Why do you say "tons of electricity wasted for extremely little money"


----------



## eidairaman1 (Jun 26, 2021)

jonathan1107 said:


> Thanks for replying.
> (my CPU is an i7 9700k)
> do you think it will be able to handle 2x GPUs? _(one of which will be used for simultaneously mining+gaming and the other mining only)_
> 
> Why do you say "tons of electricity wasted for extremely little money"


Ok what you will spend on electricity to make money will leave you in a deficit.

I 9700K is fine


----------



## jonathan1107 (Jun 26, 2021)

eidairaman1 said:


> Ok what you will spend on electricity to make money will leave you in a deficit.
> 
> I 9700K is fine


ah ok I assume you say this because of the recent decrease in the price/value of various crypto currencies correct?


----------



## eidairaman1 (Jun 26, 2021)

jonathan1107 said:


> ah ok I assume you say this because of the recent decrease in the price/value of various crypto currencies correct?


Has nothing to do with that, what you putvin time and energy doesnt guve worthy yields. You could use 1 KW and only have 1 dollar...


----------



## Totally (Jun 26, 2021)

eidairaman1 said:


> Has nothing to do with that, what you putvin time and energy doesnt guve worthy yields. You could use 1 KW and only have 1 dollar...



What if a KW is .017142 cents where I live?


----------



## Nash (Jun 26, 2021)

Totally said:


> What if a KW is .017142 cents where I live?

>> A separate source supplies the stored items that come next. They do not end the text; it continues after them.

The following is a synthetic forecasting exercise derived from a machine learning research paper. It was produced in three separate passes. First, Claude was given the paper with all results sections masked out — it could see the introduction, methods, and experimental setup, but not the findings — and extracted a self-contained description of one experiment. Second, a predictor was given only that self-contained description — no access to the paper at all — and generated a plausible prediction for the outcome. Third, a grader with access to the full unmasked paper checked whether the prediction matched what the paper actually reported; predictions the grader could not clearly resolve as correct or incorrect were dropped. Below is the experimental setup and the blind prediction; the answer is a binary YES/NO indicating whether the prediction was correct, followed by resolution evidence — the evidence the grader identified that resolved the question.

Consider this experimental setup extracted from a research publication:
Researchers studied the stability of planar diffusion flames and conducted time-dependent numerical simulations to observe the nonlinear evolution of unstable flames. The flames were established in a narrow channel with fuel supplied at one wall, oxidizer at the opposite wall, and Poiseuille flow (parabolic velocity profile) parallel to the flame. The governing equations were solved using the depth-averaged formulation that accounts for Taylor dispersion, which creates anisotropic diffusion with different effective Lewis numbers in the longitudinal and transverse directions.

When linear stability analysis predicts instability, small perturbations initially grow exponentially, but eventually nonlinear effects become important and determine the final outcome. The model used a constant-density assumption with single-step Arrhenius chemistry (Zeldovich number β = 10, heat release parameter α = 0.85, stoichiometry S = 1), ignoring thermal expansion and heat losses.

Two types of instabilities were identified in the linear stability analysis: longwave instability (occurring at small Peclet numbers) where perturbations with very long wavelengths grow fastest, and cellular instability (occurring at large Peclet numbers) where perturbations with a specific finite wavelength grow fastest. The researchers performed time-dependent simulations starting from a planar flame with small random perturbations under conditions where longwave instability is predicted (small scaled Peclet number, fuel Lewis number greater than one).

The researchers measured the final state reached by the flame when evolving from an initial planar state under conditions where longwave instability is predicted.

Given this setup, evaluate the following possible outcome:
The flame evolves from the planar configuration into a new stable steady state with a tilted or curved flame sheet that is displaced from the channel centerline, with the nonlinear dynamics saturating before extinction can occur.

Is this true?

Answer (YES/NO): NO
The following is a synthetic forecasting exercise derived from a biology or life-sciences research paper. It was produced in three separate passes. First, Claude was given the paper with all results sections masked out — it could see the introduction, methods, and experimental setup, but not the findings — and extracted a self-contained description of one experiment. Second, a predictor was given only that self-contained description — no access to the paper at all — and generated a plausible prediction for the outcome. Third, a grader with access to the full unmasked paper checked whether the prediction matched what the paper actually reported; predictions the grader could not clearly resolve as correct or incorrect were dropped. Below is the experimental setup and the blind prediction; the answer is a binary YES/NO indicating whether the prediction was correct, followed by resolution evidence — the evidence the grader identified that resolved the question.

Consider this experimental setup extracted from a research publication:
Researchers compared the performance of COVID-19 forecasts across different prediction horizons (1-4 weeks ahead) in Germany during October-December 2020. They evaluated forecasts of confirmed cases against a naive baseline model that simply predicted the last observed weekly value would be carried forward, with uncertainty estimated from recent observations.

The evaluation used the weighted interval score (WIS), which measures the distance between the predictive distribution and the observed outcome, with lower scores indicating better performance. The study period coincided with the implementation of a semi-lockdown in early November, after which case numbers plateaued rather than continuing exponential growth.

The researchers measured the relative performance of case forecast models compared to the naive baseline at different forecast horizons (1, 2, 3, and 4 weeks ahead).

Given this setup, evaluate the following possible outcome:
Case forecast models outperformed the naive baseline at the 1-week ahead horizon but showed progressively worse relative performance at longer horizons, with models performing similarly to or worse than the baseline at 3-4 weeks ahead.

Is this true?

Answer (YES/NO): YES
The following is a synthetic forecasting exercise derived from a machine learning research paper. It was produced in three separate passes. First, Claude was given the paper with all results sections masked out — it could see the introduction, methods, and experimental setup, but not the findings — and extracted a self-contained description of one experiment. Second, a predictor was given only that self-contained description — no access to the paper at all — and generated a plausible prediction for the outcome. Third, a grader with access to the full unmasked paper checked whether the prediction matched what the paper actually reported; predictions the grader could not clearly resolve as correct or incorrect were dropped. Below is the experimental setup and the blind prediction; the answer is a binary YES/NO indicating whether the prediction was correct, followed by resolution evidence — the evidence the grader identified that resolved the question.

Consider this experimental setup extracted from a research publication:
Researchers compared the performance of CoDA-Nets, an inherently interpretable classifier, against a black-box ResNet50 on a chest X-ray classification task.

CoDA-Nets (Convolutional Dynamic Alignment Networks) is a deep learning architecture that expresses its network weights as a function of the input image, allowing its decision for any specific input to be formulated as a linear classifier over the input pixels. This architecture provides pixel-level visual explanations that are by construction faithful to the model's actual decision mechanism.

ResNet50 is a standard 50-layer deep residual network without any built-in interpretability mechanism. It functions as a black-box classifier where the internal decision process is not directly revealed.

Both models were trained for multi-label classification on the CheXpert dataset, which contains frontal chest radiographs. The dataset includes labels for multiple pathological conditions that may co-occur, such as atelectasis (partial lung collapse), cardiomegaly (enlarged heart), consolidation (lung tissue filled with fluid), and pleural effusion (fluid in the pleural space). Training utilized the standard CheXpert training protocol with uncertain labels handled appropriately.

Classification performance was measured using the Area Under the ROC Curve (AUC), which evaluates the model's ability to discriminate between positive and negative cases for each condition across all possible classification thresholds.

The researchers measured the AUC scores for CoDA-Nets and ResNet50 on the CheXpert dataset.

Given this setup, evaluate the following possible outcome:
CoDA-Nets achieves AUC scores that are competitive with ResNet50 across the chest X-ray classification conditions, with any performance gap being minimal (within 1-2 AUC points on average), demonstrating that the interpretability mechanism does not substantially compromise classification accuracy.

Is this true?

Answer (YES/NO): YES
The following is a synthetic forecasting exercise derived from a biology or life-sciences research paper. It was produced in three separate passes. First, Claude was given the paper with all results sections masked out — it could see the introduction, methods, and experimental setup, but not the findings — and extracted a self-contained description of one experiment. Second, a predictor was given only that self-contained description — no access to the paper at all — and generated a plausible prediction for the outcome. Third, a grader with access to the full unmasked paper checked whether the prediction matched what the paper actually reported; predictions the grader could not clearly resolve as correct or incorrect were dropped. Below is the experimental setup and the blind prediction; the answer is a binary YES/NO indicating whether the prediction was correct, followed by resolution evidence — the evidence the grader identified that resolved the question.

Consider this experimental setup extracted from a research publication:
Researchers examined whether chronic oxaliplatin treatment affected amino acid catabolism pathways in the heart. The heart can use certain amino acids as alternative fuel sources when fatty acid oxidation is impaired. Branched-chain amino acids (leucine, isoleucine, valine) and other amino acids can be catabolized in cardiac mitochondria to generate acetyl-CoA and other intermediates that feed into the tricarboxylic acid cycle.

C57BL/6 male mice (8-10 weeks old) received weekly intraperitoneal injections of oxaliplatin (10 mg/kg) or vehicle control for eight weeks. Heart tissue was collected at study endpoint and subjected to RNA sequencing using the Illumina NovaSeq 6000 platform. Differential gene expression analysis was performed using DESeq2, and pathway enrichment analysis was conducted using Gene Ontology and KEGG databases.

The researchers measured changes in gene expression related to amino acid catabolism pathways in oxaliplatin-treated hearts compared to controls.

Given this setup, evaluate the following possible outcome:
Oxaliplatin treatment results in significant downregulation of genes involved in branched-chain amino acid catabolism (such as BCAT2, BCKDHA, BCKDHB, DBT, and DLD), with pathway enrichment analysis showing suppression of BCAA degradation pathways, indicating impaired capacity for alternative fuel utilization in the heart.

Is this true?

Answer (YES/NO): NO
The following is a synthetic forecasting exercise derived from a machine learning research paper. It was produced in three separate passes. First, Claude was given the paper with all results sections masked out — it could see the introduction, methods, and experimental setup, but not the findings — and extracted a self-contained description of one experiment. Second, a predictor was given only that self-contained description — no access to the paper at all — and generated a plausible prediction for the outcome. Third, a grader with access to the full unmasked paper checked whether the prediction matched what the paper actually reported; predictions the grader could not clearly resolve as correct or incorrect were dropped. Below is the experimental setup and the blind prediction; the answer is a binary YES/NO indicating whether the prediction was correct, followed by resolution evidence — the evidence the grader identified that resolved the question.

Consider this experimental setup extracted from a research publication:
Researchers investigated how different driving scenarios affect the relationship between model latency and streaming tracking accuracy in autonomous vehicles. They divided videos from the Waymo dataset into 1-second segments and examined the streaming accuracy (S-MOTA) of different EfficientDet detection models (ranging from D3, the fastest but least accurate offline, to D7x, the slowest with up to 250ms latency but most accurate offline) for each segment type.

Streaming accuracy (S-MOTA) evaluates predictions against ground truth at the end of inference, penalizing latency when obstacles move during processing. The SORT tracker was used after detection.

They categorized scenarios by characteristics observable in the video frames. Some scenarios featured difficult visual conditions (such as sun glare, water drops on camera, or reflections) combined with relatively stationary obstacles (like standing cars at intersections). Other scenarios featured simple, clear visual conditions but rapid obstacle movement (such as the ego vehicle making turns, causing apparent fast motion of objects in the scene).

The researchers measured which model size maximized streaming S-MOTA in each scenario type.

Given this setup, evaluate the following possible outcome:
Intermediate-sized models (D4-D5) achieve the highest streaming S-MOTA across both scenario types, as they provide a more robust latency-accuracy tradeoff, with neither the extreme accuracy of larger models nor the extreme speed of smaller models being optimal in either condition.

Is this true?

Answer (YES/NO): NO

There's not much to it, put them in the PC, add drivers, then add them to your mining software. I wouldn't run 3 2080's in the main computer, just ebay a recent model mining motherboard, all you need is basic memory, storage and a Celeron CPU. Put it on a rack in a cool area if you have one. 
You're good to go ~$68/month per card at current prices. Current rates for a 2080 at 0.017 ~ see the chart, and make further calculations here: Nvidia RTX 2080 mining calculator  | minersta  

Amazon this for risers, cables.
Amazon for a proper rack.


----------



## Mussels (Jun 26, 2021)

I'm in australia with garbage high electricity rates, and i'm currently making $13.69 a day, with $12.01 after electric costs.
It sure is profitable, it's just a slow return on your investment unless it booms again.

For me, it's winter here - this is house heating i make a profit from.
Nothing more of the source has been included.